Lesbian Couples Advice # 17
Be Curious, Not Critical.
When you become frustrated with your partner about something she has done, is your first instinct to be critical? Lesbian couples who want happy relationships must lean into curiosity before launching any criticism.
Imagine your partner is often asleep on the couch when you come home from work. After many days of this routine, you find yourself irritated, thinking, “Again?!!”
Your choices are to be curious, or to be critical. Curiosity sounds like this: “Now I wonder what is going on with her that she needs to take a nap everyday?” This inside voice helps you prepare a thoughtful question, like, “Honey, have you been feeling okay? I’m worried about how tired you seem lately?”
Criticism sounds like this: “You are sleeping your life away, and mine too for that matter! Everyday I come home I find you on the couch, asleep; the dishes are dirty, the house is a mess, the bills need paid, there is a lot of stuff to do around here and what are you doing? You’re sleeping!”
To enter the land of happy lesbian couples, slowly begin to shift your perspective about how you see your partner. NOTICE the thoughts you are having. If they are critical, turn those critical thoughts into useful questions. Here’s a helpful tip: questions that start with “WHY?” tend to be judgmental and really questions disguised as criticisms.

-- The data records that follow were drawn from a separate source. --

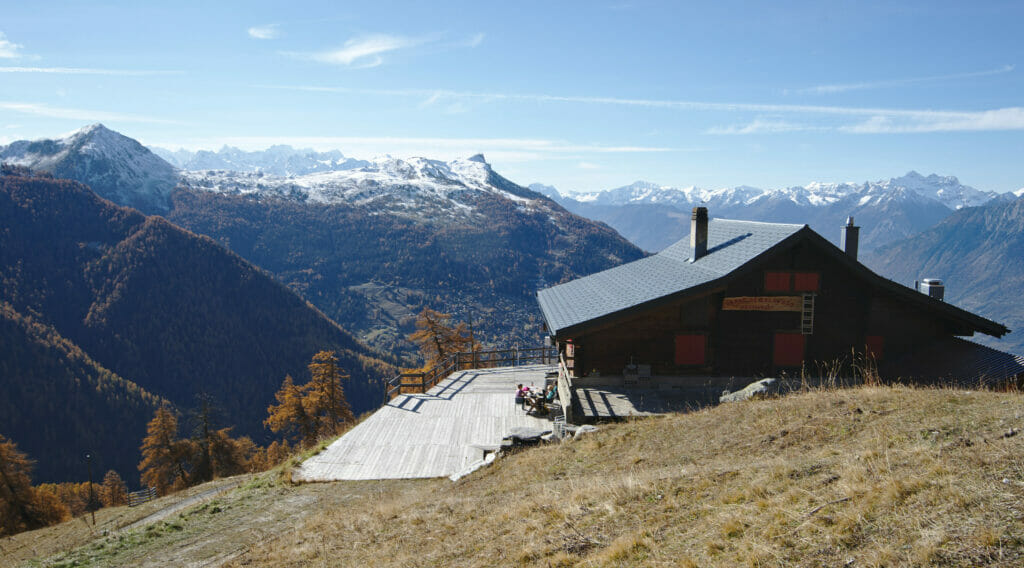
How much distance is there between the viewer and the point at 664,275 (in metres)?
24.6

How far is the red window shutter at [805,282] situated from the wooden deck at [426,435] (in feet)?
35.0

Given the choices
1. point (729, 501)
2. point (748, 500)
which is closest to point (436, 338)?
point (729, 501)

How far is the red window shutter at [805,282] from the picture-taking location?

If you find yourself having critical thoughts and feelings about her on a regular basis, you may want to start a gratitude log and work to find things about her that you appreciate. Share as many of these appreciations you have for her out loud so she can know that you do have kind, loving thoughts, too. I’m guessing she is craving them.
Perhaps you feel like she is equally critical of you? This is not a game you want to win. In fact, here’s an article I wrote about the power of competing to be the kindest. That’s the kind of game you want to win with your partner!
Happy lesbian couples know, criticisms are toxic, negative, hostile thoughts and expressions that lead to anger, resentment and frustration for both parties. Get more curious, seek understanding and offer up more appreciations. You get what you give.